Task description: Each entry below must come back exactly as written, without its pictures.

Source records:
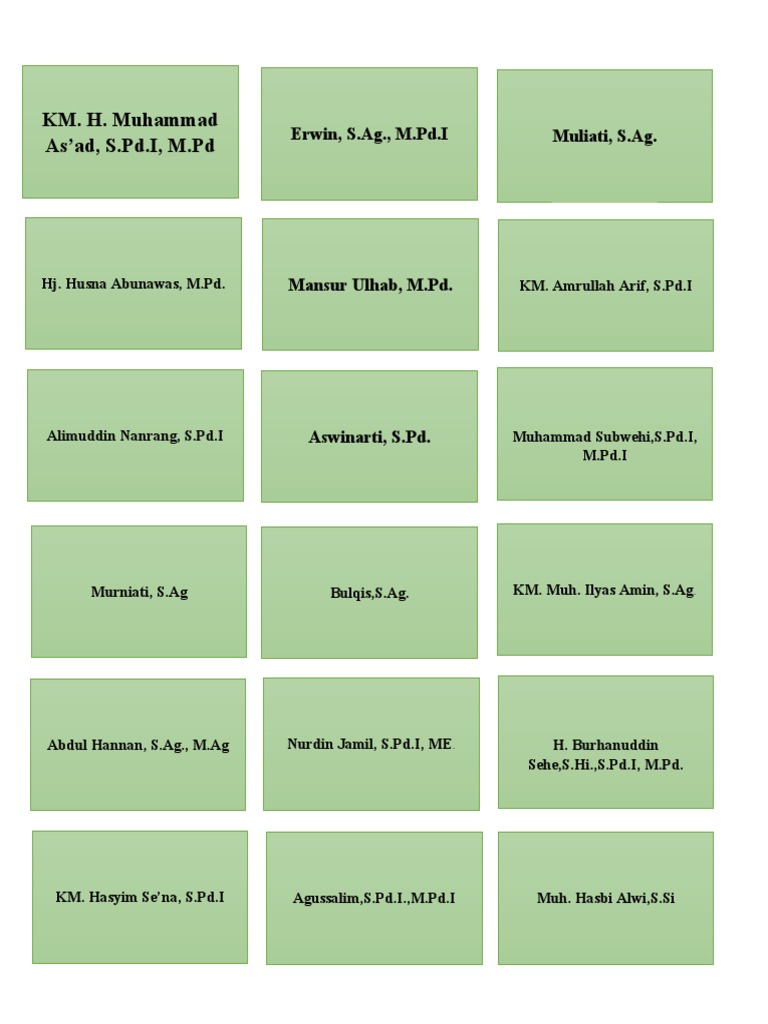 KM. H. Muhammad As'ad, S.Pd.I, M.Pd

Erwin, S.Ag., M.Pd.I

Muliati, S.Ag.

Hj. Husna Abunawas, M.Pd.

Mansur Ulhab, M.Pd.

KM. Amrullah Arif, S.Pd.I

Alimuddin Nanrang, S.Pd.I

Aswinarti, S.Pd.

Muhammad Subwehi,S.Pd.I, M.Pd.I

Murniati, S.Ag

Bulqis,S.Ag.

KM. Muh. Ilyas Amin, S.Ag

Abdul Hannan, S.Ag., M.Ag

Nurdin Jamil, S.Pd.I, ME.

H. Burhanuddin Sehe,S.Hi.,S.Pd.I, M.Pd.

KM. Hasyim Se'na, S.Pd.I

Agussalim,S.Pd.I.,M.Pd.I

Muh. Hasbi Alwi,S.Si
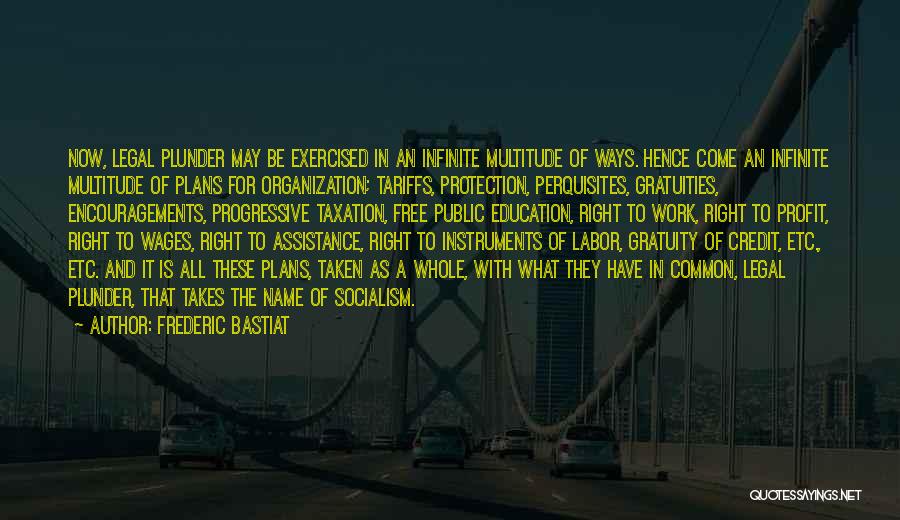 NOW, LEGAL PLUNDER MAY BE EXERCISED IN AN INFINITE MULTITUDE OF WAYS. HENCE COME AN INFINITE MULTITUDE OF PLANS FOR ORGANIZATION: TARIFFS, PROTECTION, PERQUISITES, GRATUITIES, ENCOURAGEMENTS, PROGRESSIVE TAXATION, FREE PUBLIC EDUCATION, RIGHT TO WORK, RIGHT TO PROFIT, RIGHT TO WAGES, RIGHT TO ASSISTANCE, RIGHT TO INSTRUMENTS OF LABOR, GRATUITY OF CREDIT, ETC., ETC. AND IT IS ALL THESE PLANS, TAKEN AS A WHOLE, WITH WHAT THEY HAVE IN COMMON, LEGAL PLUNDER, THAT TAKES THE NAME OF SOCIALISM.

~ AUTHOR: FREDERIC BASTIAT

QUOTESSAYINGS.NET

Answer section:
 KM. H. Muhammad As'ad, S.Pd.I, M.Pd

Erwin, S.Ag., M.Pd.I

Muliati, S.Ag.

Hj. Husna Abunawas, M.Pd.

Mansur Ulhab, M.Pd.

KM. Amrullah Arif, S.Pd.I

Alimuddin Nanrang, S.Pd.I

Aswinarti, S.Pd.

Muhammad Subwehi,S.Pd.I, M.Pd.I

Murniati, S.Ag

Bulqis,S.Ag.

KM. Muh. Ilyas Amin, S.Ag

Abdul Hannan, S.Ag., M.Ag

Nurdin Jamil, S.Pd.I, ME.

H. Burhanuddin Sehe,S.Hi.,S.Pd.I, M.Pd.

KM. Hasyim Se'na, S.Pd.I

Agussalim,S.Pd.I.,M.Pd.I

Muh. Hasbi Alwi,S.Si
 NOW, LEGAL PLUNDER MAY BE EXERCISED IN AN INFINITE MULTITUDE OF WAYS. HENCE COME AN INFINITE MULTITUDE OF PLANS FOR ORGANIZATION: TARIFFS, PROTECTION, PERQUISITES, GRATUITIES, ENCOURAGEMENTS, PROGRESSIVE TAXATION, FREE PUBLIC EDUCATION, RIGHT TO WORK, RIGHT TO PROFIT, RIGHT TO WAGES, RIGHT TO ASSISTANCE, RIGHT TO INSTRUMENTS OF LABOR, GRATUITY OF CREDIT, ETC., ETC. AND IT IS ALL THESE PLANS, TAKEN AS A WHOLE, WITH WHAT THEY HAVE IN COMMON, LEGAL PLUNDER, THAT TAKES THE NAME OF SOCIALISM.

~ AUTHOR: FREDERIC BASTIAT

QUOTESSAYINGS.NET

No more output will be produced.